▸ Polecenia
1. Jakie słowa według artykułu „Paragraf na dręczyciela” wygłosił dyrektor na zebraniu oddziału dwa dni po śmierci pani Bożeny?
2. Wypisz z artykułu „Paragraf na dręczyciela” dosłownie cały fragment od słów „Paragraf na dręczyciela” aż do słów „później Bożena zmarła.”.

▸ Tekst
Nasza Loteria SR - pasek na kartach artykułów

Paragraf na dręczyciela

Redakcja
Styczeń w dużej instytucji finansowej oznacza mnóstwo pracy, zwłaszcza w dziedzinie planowania. Pani Bożena, zajmująca się tymi sprawami w jednym z oddziałów pewnej ogólnopolskiej firmy, od kilku tygodni bardzo źle się czuła. Kiedy jednak poinformowała o tym szefa, ten kategorycznie zabronił jej pójść na zwolnienie lekarskie przed wykonaniem powierzonego zadania. Bożena pracowała nad planem przez kilka tygodni, łącznie z wolnymi sobotami, zmagając się z uporczywymi bólami głowy. Nie miała nawet czasu odwiedzić specjalisty. Kiedy wreszcie trafiła do lekarza, okazało się, że jest już za późno: wykryty guz mózgu był w fazie nieuleczalnej. Miesiąc później Bożena zmarła.

Nowy termin w polskim prawie

   - Dyrektor nie okazał najmniejszej skruchy - _Anna, była pracownica tej samej instytucji, do dziś nie może opanować emocji. - _Jedynym jego komentarzem były słowa: "Nie ma więcej umierania", wygłoszone na zebraniu oddziału dwa dni po śmierci koleżanki.
   Na zatrudnionych w firmie padł blady strach. Już od dłuższego czasu bano się szefa, do codziennego rytuału wielu osób należały długotrwałe wizyty w toalecie przed rozpoczęciem pracy.

▸ Zebrane dane

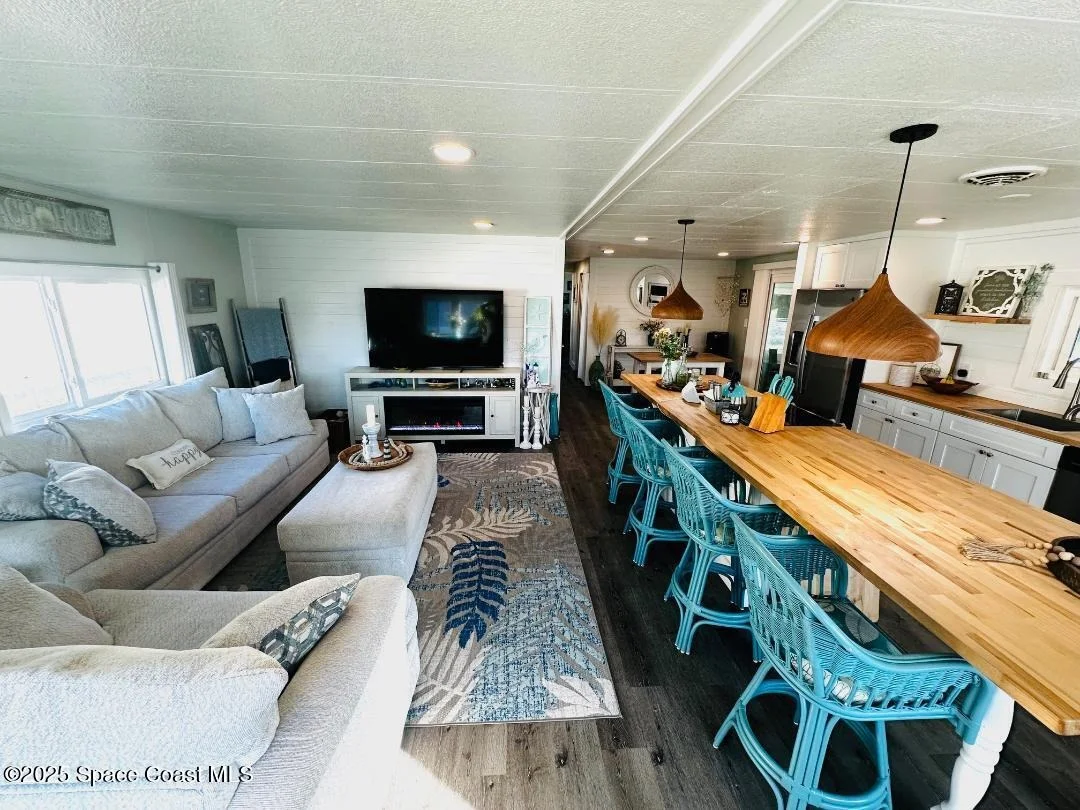 Photo of 708 Lark Drive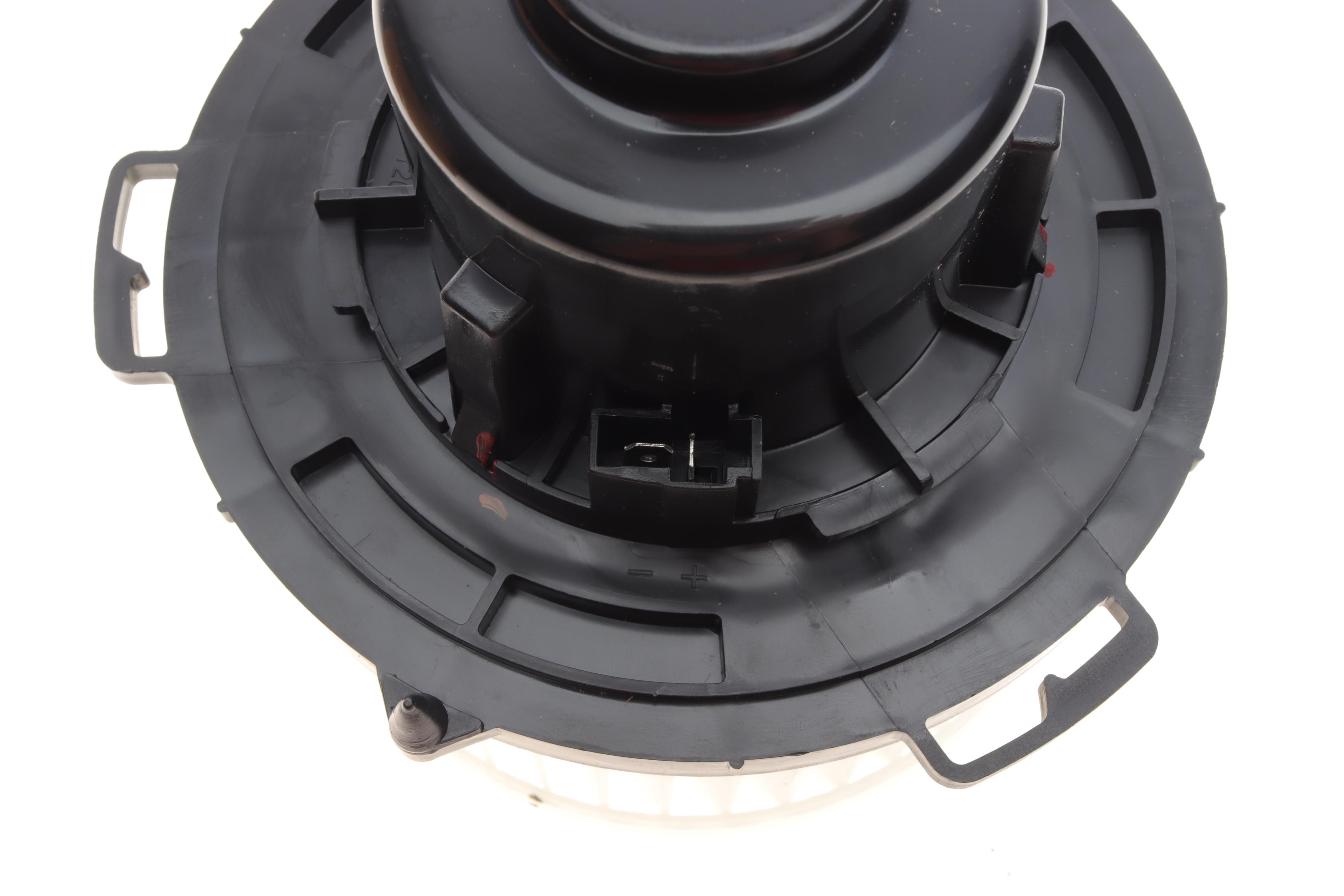 Моторчик пічки Mazda 3/5 1.3-2.0 03-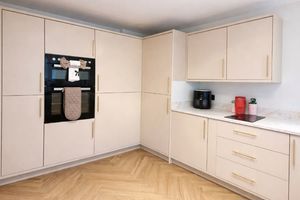 Photo 11- click for photo gallery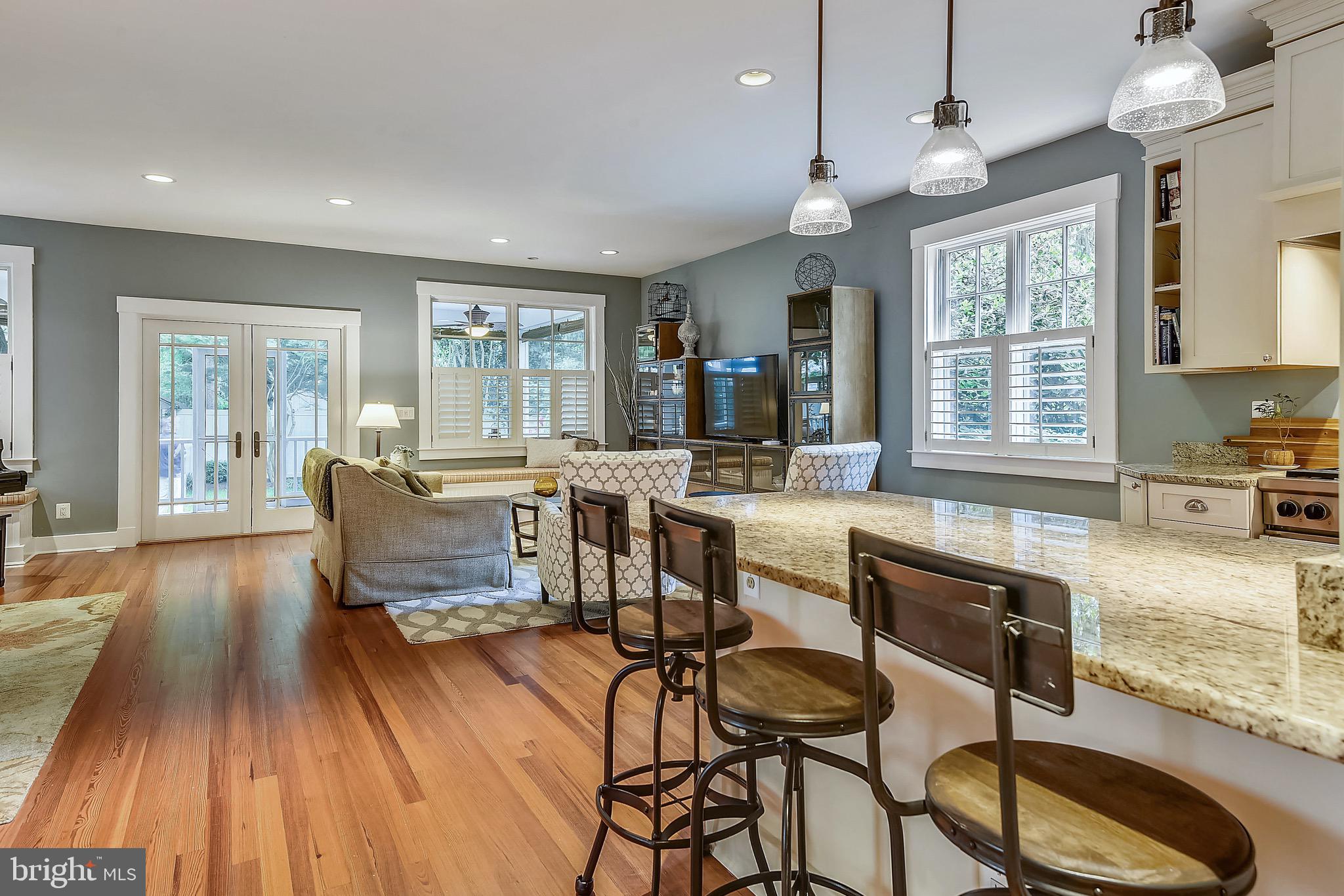 MURRAY HILL - Residential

▸ Odpowiedzi
1. „Nie ma więcej umierania”.

2.
Paragraf na dręczyciela

Redakcja
Styczeń w dużej instytucji finansowej oznacza mnóstwo pracy, zwłaszcza w dziedzinie planowania. Pani Bożena, zajmująca się tymi sprawami w jednym z oddziałów pewnej ogólnopolskiej firmy, od kilku tygodni bardzo źle się czuła. Kiedy jednak poinformowała o tym szefa, ten kategorycznie zabronił jej pójść na zwolnienie lekarskie przed wykonaniem powierzonego zadania. Bożena pracowała nad planem przez kilka tygodni, łącznie z wolnymi sobotami, zmagając się z uporczywymi bólami głowy. Nie miała nawet czasu odwiedzić specjalisty. Kiedy wreszcie trafiła do lekarza, okazało się, że jest już za późno: wykryty guz mózgu był w fazie nieuleczalnej. Miesiąc później Bożena zmarła.